**QUESTIONS ON THE MATERIAL:**
a) Copy the stretch of the Brian Bollen profile from "In 1949, Mr" through "to the dancefloor.".
b) Write the next part of the Brian Bollen profile, picking up after its last sentence.

**PASSAGE:**
------------------------------------------------------------
Brian Bollen was renowned for his meticulousness. Whether in his insistence on punctuality in the classroom, or his desire for saucepans with correctly fitting lids at home, the woodwork teacher aimed as near to perfection as possible.
Above all, however, his perfectionist's approach to life came out in an unwavering fairness, honesty and desire to provide the best for his pupils.
Brian Bollen was born near Chippenham, Wiltshire, in February 1926. As a boy, he loved constructing models from Meccano; by early adulthood this had broadened into a passion for carpentry.
In 1943, he trained as a woodwork teacher at Loughborough College. Two years later, he was appointed to Corsham Council School in Wiltshire.
Though he was strict, he was also happy to laugh with his pupils. It was a mark of respect that, in an era when boys' nicknames for their schoolmasters could be far from flattering, Mr Bollen was known simply as "Bertie".
He believed there was an art to woodwork. Above all, he wanted his pupils to be able to design their own woodwork projects: woodwork should be the product of the heart and soul, he thought, rather than just the hands.
In 1949, Mr Bollen attended a dance organised by the local branch of the NUT. During one number, the women were requested to ask the men to dance. Kathleen Drake, a young primary teacher, looked around and, taking pity on the round-faced, bespectacled man sitting on his own, invited him on to the dancefloor.
She was subsequently won over by the woodwork teacher's sincerity and honesty: he was immediately open about his background, his job, his interests.
------------------------------------------------------------
**DATASET CONTENT:**
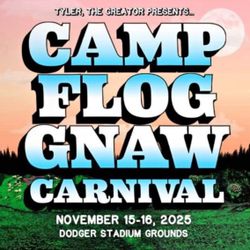 cfg ticket !
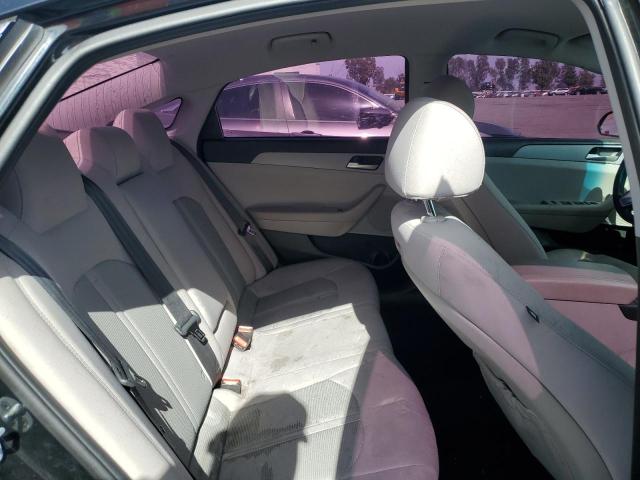 2018 HYUNDAI SONATA ECO - 5NPE24AA5JH696101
------------------------------------------------------------
**YOUR RESPONSES:**
a)
In 1949, Mr Bollen attended a dance organised by the local branch of the NUT. During one number, the women were requested to ask the men to dance. Kathleen Drake, a young primary teacher, looked around and, taking pity on the round-faced, bespectacled man sitting on his own, invited him on to the dancefloor.

b)
A year later, they married; two years after that, their first daughter, Sheila, was born. Sheila was followed by a boy, Stephen, and two more girls, Rachel and Caroline.
In 1956, Mr Bollen joined the staff of Chippenham Boys' High School. Once again, pupils quickly developed respect for his firmness. When a boy was late, Mr Bollen would give him a piece of wood and tell him to bring it back to the next lesson. Persistent latecomers, therefore, would eventually find themselves carrying around a heavy bag full of wood.
But he also cared for his pupils. In later years, he set up and ran the school's Duke of Edinburgh award scheme. He did not particularly enjoy the outdoor aspects of the scheme himself, but saw unequivocal benefit in such activities for the boys. His own enjoyment was irrelevant.
Above all, he was renowned for his meticulousness. One pupil recalled several lessons spent learning to take apart and sharpen a wood-plane, before reassembling it carefully. The boys anticipated many weeks of happy planing afterwards.
Instead, Mr Bollen allowed them a handful of passes with the tool, before moving on to a different topic. For him, what was important was the detail, the ability to get it right. The boys needed to know the correct way to sharpen a wood-plane; he was less concerned with allowing them to blunt it.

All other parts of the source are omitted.